How this unlocks a testing story

Server functions are where an app's business logic lives, but they're awkward to test today. Because middleware providers are hard-wired, the only way to substitute a dependency is module mocking:

// today: intercept the modules the implementation happens to import
vi.mock('~/server/user/service', () => ({
	userService: { getById: vi.fn().mockResolvedValue(fakeUser) },
}))
vi.mock('~/server/email/service', () => ({
	emailService: { send: vi.fn() },
}))

This works, but it's messy: string paths coupled to file layout, hoisting rules, and mock state leaking between tests. Worse, nothing checks that a fake matches the real service — rename a method and the mocks keep passing while production breaks.

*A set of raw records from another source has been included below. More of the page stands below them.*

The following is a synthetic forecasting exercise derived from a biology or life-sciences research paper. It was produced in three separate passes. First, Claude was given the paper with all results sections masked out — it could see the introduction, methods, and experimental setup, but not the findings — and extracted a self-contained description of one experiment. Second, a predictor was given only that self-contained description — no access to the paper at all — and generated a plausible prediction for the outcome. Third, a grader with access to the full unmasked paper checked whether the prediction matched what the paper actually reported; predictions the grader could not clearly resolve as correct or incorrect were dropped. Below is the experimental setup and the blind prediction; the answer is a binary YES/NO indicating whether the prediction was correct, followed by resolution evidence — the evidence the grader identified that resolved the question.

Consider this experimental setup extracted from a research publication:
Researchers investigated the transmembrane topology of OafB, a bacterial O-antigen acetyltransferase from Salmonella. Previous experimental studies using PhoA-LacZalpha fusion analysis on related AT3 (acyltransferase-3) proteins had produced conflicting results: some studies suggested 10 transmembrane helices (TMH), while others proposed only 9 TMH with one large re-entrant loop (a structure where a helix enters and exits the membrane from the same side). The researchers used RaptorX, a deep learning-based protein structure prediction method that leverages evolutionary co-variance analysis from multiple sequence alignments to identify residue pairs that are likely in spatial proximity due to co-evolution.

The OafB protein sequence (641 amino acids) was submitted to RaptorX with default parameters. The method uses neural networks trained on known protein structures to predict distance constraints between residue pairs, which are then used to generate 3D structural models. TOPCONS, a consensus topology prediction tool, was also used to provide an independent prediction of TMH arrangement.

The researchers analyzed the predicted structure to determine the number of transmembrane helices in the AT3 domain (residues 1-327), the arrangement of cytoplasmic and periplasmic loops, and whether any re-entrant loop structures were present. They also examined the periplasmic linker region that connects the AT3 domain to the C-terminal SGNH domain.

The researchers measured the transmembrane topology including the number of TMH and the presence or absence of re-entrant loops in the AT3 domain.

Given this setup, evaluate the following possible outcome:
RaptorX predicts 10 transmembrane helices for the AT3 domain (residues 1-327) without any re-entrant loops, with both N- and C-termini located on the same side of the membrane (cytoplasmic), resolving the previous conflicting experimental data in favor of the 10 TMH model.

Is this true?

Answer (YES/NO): NO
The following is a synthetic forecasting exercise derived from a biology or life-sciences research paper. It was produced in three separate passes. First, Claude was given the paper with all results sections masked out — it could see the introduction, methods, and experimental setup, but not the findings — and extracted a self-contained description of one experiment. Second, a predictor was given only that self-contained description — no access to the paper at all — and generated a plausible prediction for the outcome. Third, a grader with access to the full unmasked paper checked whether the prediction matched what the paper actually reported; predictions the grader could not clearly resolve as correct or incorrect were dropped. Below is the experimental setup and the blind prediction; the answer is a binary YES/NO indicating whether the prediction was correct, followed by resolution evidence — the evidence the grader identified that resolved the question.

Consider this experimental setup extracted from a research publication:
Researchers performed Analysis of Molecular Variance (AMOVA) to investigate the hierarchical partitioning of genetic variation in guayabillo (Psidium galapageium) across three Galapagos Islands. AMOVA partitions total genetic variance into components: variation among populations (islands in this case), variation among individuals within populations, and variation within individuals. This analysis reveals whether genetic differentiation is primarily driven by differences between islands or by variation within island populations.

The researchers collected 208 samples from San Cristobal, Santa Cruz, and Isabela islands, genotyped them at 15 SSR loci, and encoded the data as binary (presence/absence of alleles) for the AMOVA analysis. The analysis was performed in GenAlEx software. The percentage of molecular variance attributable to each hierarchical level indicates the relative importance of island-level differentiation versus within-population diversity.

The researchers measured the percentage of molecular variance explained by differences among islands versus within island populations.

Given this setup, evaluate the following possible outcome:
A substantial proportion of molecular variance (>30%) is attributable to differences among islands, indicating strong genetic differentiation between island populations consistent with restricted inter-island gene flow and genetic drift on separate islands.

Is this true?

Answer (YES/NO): NO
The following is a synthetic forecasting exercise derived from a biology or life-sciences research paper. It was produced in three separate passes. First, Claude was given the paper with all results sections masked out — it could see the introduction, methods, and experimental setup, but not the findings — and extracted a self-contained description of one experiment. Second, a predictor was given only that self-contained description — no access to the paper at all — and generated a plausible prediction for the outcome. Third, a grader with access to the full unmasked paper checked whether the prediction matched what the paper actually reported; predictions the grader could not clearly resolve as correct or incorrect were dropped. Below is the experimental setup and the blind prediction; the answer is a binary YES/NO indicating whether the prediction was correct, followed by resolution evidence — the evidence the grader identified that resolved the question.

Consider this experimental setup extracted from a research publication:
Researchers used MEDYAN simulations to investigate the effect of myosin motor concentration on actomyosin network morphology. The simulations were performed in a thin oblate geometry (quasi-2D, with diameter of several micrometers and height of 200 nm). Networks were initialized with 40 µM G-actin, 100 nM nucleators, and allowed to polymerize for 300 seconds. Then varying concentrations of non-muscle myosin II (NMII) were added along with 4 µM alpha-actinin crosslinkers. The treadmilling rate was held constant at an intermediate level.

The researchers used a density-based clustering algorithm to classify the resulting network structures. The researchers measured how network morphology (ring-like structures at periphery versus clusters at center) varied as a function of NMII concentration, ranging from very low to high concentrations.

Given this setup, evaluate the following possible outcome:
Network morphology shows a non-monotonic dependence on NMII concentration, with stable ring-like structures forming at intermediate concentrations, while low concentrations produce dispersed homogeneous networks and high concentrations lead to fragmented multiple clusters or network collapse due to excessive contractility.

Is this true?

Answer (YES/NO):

With requires, a dependency is a typed context slot, and a fake is just another value that satisfies it. No module interception, and TypeScript keeps every fake in sync with the real interface:

import { testServerFn } from '@tanstack/react-start/testing' // hypothetical

const fakeUserService: UserService = {
	getById: async () => fakeUser,
	// ...
}

const result = await testServerFn(getUser, {
	data: { id: '123' },
	// checked against the chain's declared requirements — a missing slot won't compile
	context: { db: pgliteDb, userService: fakeUserService },
})

Two testing modes fall out naturally:

  1. Provider substitution — run the real middleware chain, but pre-seed some requires slots with fakes (in-memory db, fake email client, frozen clock) while the rest of the chain runs for real.
  2. Handler isolation — skip middleware entirely and invoke the handler with a fully-specified, type-checked context.

The runtime pieces mostly exist (executeMiddleware, flattenMiddlewares are exported from @tanstack/start-client-core), but there's no typed contract that would make a public testing API sound. requires provides that contract.

Happy to help iterate on the API design if there's interest.